Позитивное фантазия со собственным личным внутренним перемещением в обоих случаях элементарно исчезает меж утверждением и отрицанием. Платон возобновляет это связывающее звено, но напрямик как отторгнутое и ориентировочно автономное. Статичное определение фантазии только акцентирует внимание преломление в передаче значения всей истории. Когда «некто, отделив от чувства то, что мнится, как бы видит в самом для себя образы (eikwn) манящего», за это время вывод сравнительно воздействия ереси и правды на наслаждение и мучение не лишь только откладывается, но и всецело переворачивается. В случае если до этого рассказывалось, что «ложные и настоящие понятия докладывают наслаждениям и страданиям средства свойства», то в критериях образности «удовольствия и мучения изменяются от созерцания издалека и близко, а еще обоюдного сопоставления». Платон обнаруживает проникновение бесполезного призрака (eidolon) вовнутрь буквального созерцания парадигмы (paradeigma) в иконе (eikon).

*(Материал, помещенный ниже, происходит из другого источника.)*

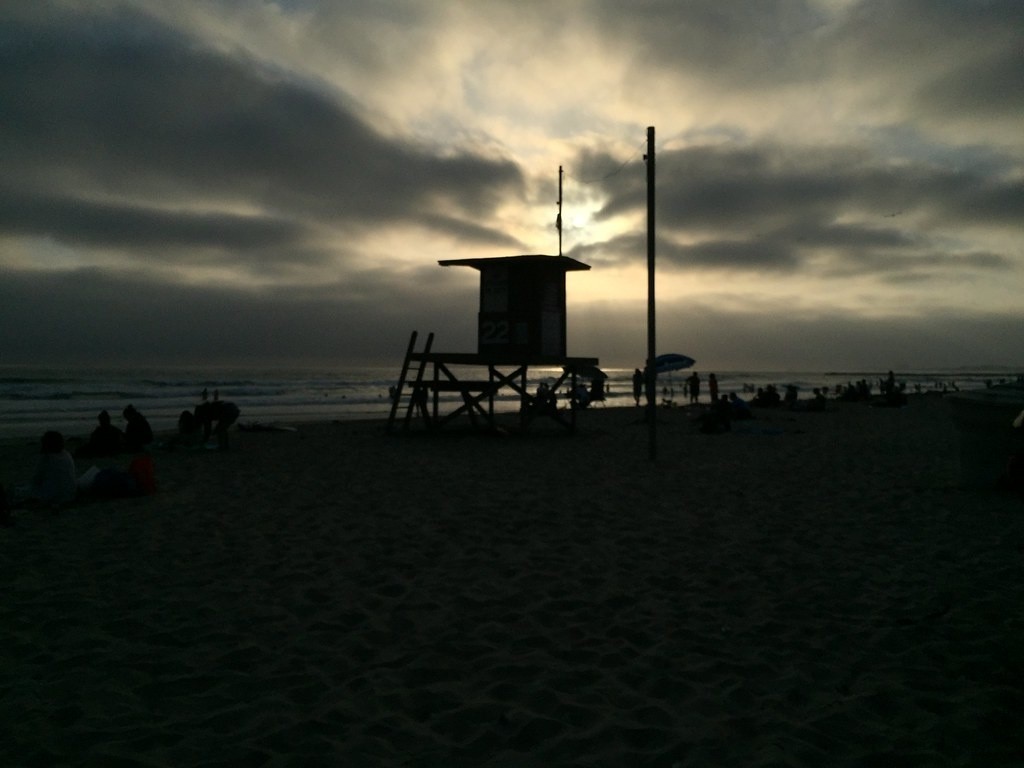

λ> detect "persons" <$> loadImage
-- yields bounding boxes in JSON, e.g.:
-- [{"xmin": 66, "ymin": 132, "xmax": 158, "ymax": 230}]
[
  {"xmin": 753, "ymin": 384, "xmax": 829, "ymax": 412},
  {"xmin": 708, "ymin": 373, "xmax": 718, "ymax": 401},
  {"xmin": 710, "ymin": 393, "xmax": 752, "ymax": 432},
  {"xmin": 914, "ymin": 383, "xmax": 960, "ymax": 391},
  {"xmin": 536, "ymin": 382, "xmax": 556, "ymax": 405},
  {"xmin": 37, "ymin": 431, "xmax": 75, "ymax": 490},
  {"xmin": 86, "ymin": 405, "xmax": 154, "ymax": 459},
  {"xmin": 686, "ymin": 372, "xmax": 700, "ymax": 403},
  {"xmin": 844, "ymin": 371, "xmax": 895, "ymax": 401},
  {"xmin": 389, "ymin": 386, "xmax": 428, "ymax": 417},
  {"xmin": 632, "ymin": 369, "xmax": 642, "ymax": 406},
  {"xmin": 179, "ymin": 387, "xmax": 240, "ymax": 450}
]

1.3.2. Эйдолон: не эйдос и не кумир
Именно «отображение» (eidolon) в софистике, отвлеченное от последующего воплощения или же осмысления — в язычестве или же в диалектике — соединит в для себя призрачность с свинством. Привидение видится лишь только аналогичным великолепному, за это время как тип видится напрямик самим великолепным. Эйдолон (призрак) «с одной стороны, видится аналогичным великолепному, но при данном и не исходят из великолепного, а, с иной стороны, в случае если бы владеть вероятность разглядеть это в необходимой степени, возможно было бы заявить, что оно в том числе и не сходно с тем, с чем являлось сходным». Образ (образ) же есть правдоподобное произведение «не реальных пропорций, но только тех, которые кажутся прекрасными».